Description of problem: When 'cibadmin --upgrade --force' is run on a node which is not currently the DC and CIB schema already is the latest available, the command exits with a timeout error. When the same is run on the DC or the schema is not the latest, everything works as expected. Version-Release number of selected component (if applicable): pacemaker-2.0.0-1.fc29.1.x86_64 How reproducible: always, easily Steps to Reproduce: [root@fed28-node1:~]# crm_mon -1 | grep DC Current DC: fed28-node2 (version 2.0.0-1.fc29.1-8cf3fe749e) - partition with quorum [root@fed28-node1:~]# cibadmin --query | head -n 1 <cib crm_feature_set="3.1.0" validate-with="pacemaker-3.1" epoch="12" num_updates="0" admin_epoch="2" cib-last-written="Thu Aug 2 12:12:50 2018" update-origin="fed28-node1" update-client="cibadmin" update-user="root" have-quorum="1" dc-uuid="2"> [root@fed28-node1:~]# cibadmin --upgrade --force Call cib_upgrade failed (-62): Timer expired [root@fed28-node1:~]# echo $? 124 [root@fed28-node1:~]# cibadmin --query | head -n 1 <cib crm_feature_set="3.1.0" validate-with="pacemaker-3.1" epoch="12" num_updates="0" admin_epoch="2" cib-last-written="Thu Aug 2 12:12:50 2018" update-origin="fed28-node1" update-client="cibadmin" update-user="root" have-quorum="1" dc-uuid="2"> Actual results: [root@fed28-node1:~]# cibadmin --upgrade --force Call cib_upgrade failed (-62): Timer expired [root@fed28-node1:~]# echo $? 124 Expected results: It should not matter on which node the command was run, the result should be the same. Results from DC with pacemaker-2.0.0-1.fc29.1.x86_64: [root@fed28-node2:~]# cibadmin --upgrade --force Call cib_upgrade failed (-211): Schema is already the latest available [root@fed28-node2:~]# echo $? 1 Additional info: pacemaker.log on node1: fed28-node1 pacemaker-based [626] (cib_process_request) info: Forwarding cib_upgrade operation for section 'all' to all (origin=local/cibadmin/2) pacemaker.log on node2: fed28-node2 pacemaker-based [598] (cib_process_request) warning: Completed cib_upgrade operation for section 'all': Schema is already the latest available (rc=-211, origin=fed28-node1/cibadmin/2, version=2.12.0)

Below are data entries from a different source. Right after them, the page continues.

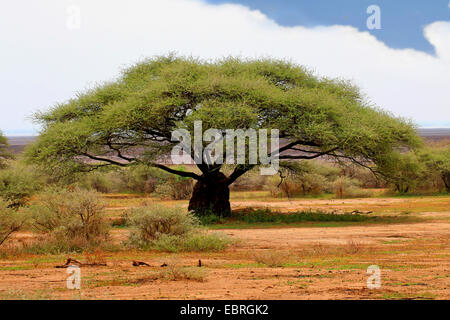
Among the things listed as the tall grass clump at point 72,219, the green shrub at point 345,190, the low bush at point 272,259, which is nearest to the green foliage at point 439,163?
the green shrub at point 345,190

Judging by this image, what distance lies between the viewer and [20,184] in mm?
27875

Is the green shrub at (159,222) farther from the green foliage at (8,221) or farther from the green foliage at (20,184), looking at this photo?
the green foliage at (20,184)

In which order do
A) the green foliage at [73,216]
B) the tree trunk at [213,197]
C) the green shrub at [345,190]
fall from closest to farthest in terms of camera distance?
the green foliage at [73,216] → the tree trunk at [213,197] → the green shrub at [345,190]

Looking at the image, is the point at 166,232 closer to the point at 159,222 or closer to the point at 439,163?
the point at 159,222

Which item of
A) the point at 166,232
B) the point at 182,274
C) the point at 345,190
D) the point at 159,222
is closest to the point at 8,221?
the point at 159,222

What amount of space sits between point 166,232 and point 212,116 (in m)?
7.19

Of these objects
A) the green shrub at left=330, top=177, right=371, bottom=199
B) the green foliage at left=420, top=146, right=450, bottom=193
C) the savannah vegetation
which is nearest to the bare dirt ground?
the savannah vegetation

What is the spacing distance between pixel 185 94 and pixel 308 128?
5099mm

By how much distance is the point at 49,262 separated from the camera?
12172 mm

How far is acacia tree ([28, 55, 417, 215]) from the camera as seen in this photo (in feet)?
69.5

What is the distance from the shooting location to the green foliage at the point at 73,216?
46.4 feet
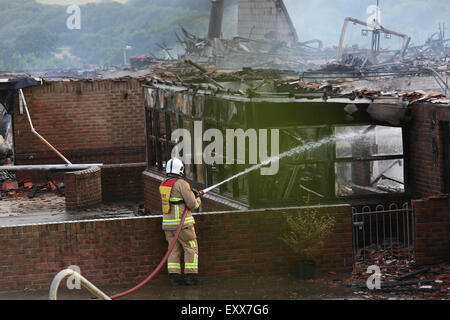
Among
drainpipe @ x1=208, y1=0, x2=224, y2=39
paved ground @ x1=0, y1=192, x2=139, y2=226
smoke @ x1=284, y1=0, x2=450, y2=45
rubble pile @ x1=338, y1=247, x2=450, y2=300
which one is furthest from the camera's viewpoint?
smoke @ x1=284, y1=0, x2=450, y2=45

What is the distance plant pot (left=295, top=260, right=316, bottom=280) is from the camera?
10219mm

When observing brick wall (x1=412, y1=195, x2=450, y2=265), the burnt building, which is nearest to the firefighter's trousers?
the burnt building

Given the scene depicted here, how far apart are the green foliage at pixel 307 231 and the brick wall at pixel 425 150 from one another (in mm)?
2571

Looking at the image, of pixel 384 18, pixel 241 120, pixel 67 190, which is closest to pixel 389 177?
pixel 241 120

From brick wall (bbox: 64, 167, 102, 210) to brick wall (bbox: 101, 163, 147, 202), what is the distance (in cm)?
83

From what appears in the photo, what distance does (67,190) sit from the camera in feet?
58.3

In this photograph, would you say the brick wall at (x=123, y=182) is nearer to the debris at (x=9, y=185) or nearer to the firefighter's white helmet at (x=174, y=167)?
the debris at (x=9, y=185)

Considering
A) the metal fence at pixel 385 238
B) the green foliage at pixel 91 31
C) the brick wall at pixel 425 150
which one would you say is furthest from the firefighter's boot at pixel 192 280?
the green foliage at pixel 91 31

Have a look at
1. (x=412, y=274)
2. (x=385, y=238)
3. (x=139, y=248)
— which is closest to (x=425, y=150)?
(x=385, y=238)

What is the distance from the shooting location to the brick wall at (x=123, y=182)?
760 inches

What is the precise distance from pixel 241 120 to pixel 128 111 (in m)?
10.4

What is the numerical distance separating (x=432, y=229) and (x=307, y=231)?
77.4 inches

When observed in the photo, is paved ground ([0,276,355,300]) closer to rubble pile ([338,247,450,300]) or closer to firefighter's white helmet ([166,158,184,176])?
rubble pile ([338,247,450,300])
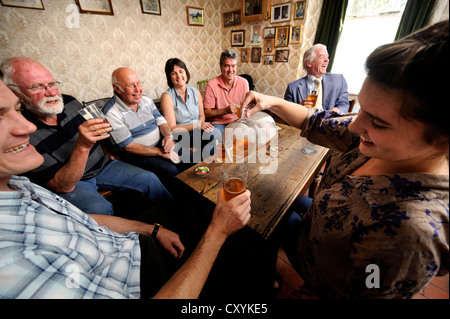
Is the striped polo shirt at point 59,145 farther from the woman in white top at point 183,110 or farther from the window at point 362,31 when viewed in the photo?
the window at point 362,31

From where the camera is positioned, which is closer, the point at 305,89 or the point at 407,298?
the point at 407,298

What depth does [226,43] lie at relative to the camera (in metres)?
4.27

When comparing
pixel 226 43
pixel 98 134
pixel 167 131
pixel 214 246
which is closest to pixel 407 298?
pixel 214 246

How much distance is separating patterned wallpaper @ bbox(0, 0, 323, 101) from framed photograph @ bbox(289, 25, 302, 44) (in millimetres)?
68

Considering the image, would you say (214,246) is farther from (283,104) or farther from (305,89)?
(305,89)

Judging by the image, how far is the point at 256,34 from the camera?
3779 mm

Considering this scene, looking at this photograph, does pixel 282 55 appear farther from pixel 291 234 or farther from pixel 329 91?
pixel 291 234

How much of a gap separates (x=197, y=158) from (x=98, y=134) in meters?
1.23

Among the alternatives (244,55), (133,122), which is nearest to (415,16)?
(244,55)

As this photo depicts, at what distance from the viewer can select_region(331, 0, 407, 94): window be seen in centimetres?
296

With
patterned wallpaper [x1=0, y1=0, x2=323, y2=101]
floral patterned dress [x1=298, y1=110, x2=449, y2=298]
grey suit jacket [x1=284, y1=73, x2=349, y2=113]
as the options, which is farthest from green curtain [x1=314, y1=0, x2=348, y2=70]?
floral patterned dress [x1=298, y1=110, x2=449, y2=298]

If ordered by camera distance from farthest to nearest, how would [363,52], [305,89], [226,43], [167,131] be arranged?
1. [226,43]
2. [363,52]
3. [305,89]
4. [167,131]

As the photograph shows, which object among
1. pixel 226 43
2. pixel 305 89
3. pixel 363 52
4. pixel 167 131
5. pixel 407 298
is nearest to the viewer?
pixel 407 298
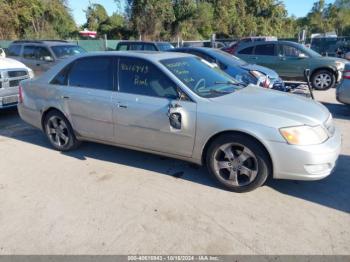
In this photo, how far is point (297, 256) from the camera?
2791 millimetres

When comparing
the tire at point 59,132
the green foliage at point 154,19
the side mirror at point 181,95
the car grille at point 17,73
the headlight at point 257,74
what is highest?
the green foliage at point 154,19

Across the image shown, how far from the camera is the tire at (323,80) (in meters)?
10.8

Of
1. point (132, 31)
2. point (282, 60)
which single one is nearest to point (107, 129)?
point (282, 60)

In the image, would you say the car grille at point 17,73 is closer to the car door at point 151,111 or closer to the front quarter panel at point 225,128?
the car door at point 151,111

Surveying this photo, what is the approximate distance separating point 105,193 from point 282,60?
364 inches

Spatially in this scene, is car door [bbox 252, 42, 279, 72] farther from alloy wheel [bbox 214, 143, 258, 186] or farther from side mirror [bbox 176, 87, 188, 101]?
alloy wheel [bbox 214, 143, 258, 186]

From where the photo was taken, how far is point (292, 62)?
1122cm

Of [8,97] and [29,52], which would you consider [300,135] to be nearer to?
[8,97]

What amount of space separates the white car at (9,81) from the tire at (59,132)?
8.11 ft

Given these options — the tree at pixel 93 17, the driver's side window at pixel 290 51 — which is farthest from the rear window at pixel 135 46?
the tree at pixel 93 17

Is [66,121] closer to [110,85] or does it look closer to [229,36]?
[110,85]

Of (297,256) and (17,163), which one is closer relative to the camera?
(297,256)

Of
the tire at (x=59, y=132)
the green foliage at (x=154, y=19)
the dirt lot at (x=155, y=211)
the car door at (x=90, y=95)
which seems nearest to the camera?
the dirt lot at (x=155, y=211)

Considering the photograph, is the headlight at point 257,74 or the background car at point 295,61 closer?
the headlight at point 257,74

The exit status of 1 on the DC is also a bug. It should be 0, and the message should be "Upgrade unnecessary: Schema is already the latest available". We can include that issue in this bz, too.
Upon investigation, I found the timeout issue has existed since at least upstream 1.1.11 (I reproduced as far back as 1.1.16) and possibly always. When a non-DC node gets an upgrade request, it forwards it to the DC. When the DC gets it, if an upgrade is required, it resends the request to all nodes asking for an upgrade to a specific version, and all the nodes perform that upgrade locally, notifying any clients (such as cibadmin) of the result. The problem is that if an upgrade is not required, the DC does not do anything further, so the non-DC nodes never do anything either, and the client doesn't get any notification. We will need to change it such that the DC always sends a result to at least the requesting node, even if an upgrade is not required. This will only work once all cluster nodes in a cluster are upgraded to a pacemaker version with the fix (that is, in a rolling upgrade, the fix will not take effect until all nodes are upgraded).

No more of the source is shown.